Well-ordered mesoporous silica has been successfully prepared using cationic quaternary ammonium surfactants (M41S family)[1], nonionic surfactants (SBA family) [2], and recently, anionic surfactants [3]. As a result of their attractive properties, i.e. large surface areas and uniform pore sizes, numerous versatile applications of mesoporous silica have been reported in catalysis, bioabsorption, drug delivery and nanoreactors [4]. It is generally accepted that the formation of well-ordered mesoporous silica involves both charge matching and cooperative assembly of surfactant micelles and silicate into 3D lattice structures such as hexagonal, cubic, or lamellar[5].
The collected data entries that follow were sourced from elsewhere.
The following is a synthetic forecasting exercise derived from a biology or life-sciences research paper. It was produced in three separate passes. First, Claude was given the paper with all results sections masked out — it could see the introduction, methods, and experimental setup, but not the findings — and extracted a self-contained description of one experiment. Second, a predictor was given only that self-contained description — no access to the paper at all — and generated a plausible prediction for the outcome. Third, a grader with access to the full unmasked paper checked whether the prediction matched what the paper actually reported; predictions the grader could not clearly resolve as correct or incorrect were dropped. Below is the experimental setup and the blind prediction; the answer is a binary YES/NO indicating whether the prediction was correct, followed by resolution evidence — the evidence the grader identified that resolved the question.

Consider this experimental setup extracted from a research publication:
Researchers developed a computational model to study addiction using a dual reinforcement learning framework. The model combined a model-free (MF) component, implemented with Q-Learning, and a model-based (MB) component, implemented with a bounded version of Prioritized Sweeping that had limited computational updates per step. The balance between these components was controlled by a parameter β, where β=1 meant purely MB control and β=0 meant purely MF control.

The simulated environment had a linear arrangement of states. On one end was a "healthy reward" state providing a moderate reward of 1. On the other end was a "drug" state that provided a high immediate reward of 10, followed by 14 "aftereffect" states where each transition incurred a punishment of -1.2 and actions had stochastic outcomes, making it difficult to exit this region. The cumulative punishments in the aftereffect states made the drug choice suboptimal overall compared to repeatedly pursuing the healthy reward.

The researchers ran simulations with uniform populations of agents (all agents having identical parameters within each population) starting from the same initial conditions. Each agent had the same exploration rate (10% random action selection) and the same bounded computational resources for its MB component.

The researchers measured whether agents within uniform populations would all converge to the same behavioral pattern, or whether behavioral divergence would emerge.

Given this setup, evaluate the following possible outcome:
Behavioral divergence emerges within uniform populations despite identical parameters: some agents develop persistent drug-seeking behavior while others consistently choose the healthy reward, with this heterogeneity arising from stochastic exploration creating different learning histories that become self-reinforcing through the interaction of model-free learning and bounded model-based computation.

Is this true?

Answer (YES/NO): YES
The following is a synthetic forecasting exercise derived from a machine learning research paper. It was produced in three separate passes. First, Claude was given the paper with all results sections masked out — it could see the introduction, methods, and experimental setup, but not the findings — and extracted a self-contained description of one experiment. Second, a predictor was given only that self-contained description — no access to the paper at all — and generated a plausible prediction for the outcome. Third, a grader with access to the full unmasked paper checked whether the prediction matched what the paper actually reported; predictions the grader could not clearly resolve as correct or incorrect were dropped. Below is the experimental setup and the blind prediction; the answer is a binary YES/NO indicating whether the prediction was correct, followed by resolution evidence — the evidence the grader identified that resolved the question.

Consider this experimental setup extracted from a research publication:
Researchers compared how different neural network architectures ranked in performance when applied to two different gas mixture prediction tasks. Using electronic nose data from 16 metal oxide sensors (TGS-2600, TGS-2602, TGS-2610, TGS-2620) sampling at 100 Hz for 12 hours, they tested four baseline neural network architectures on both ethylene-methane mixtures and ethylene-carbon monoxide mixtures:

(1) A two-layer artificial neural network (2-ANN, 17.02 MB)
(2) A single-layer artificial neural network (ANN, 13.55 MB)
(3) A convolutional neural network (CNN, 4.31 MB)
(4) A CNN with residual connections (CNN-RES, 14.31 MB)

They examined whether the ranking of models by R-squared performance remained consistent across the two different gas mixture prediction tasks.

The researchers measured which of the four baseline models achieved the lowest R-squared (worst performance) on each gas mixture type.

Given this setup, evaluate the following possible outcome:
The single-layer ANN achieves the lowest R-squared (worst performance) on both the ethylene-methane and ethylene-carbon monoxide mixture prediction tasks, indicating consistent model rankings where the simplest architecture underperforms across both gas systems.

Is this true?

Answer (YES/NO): NO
Biological particles are also good templates for the formation of silica.[6] Moreover, nature has designed filamentous viruses such as M13 and fd bacteriophage that are morphologically similar to rod-like micelles yet possess greater monodispersity than surfactant micelles. In addition, they are facile to form a lyotropic liquid crystalline (LC) phase through self-assembly. As an example, semiflexible rod-like bacteriophages (fd or M13) used in this study are bacteria-specific viruses (~880 nm long and ~7 nm wide) that can be pictured as an ordered assembly of coat proteins along circular ssDNA (Fig. S1). They have high aspect ratios and are capable of self-assembling into LC structures [7]. Such a high degree of monodispersity and anisotropy of bacteriophage, however, has never been successfully employed in synthesizing mesoporous silica with ordered pore lattices.
Here, we report the preparation of well-ordered mesoporous silica fibers with hexagonally arranged pores (termed OU-880) via utilization of filamentous bacteriophages as templates. In addition, we discuss successful utilization of the resultant mesoporous silica as a means for fabricating 3D arrays of PbS nanoparticles. Nature creates incredibly sophisticated mineral structures through the self-assembly of specific proteins that direct biomineralization at ambient conditions[8]. As one of the most prominent examples, diatoms form fine micro-/nano-structured silica walls under the direction of assembled siliffins[9]. Therefore, we also explore the ability of bacteriophages to control the nanostructures of silica by controlling their self-assembly behavior.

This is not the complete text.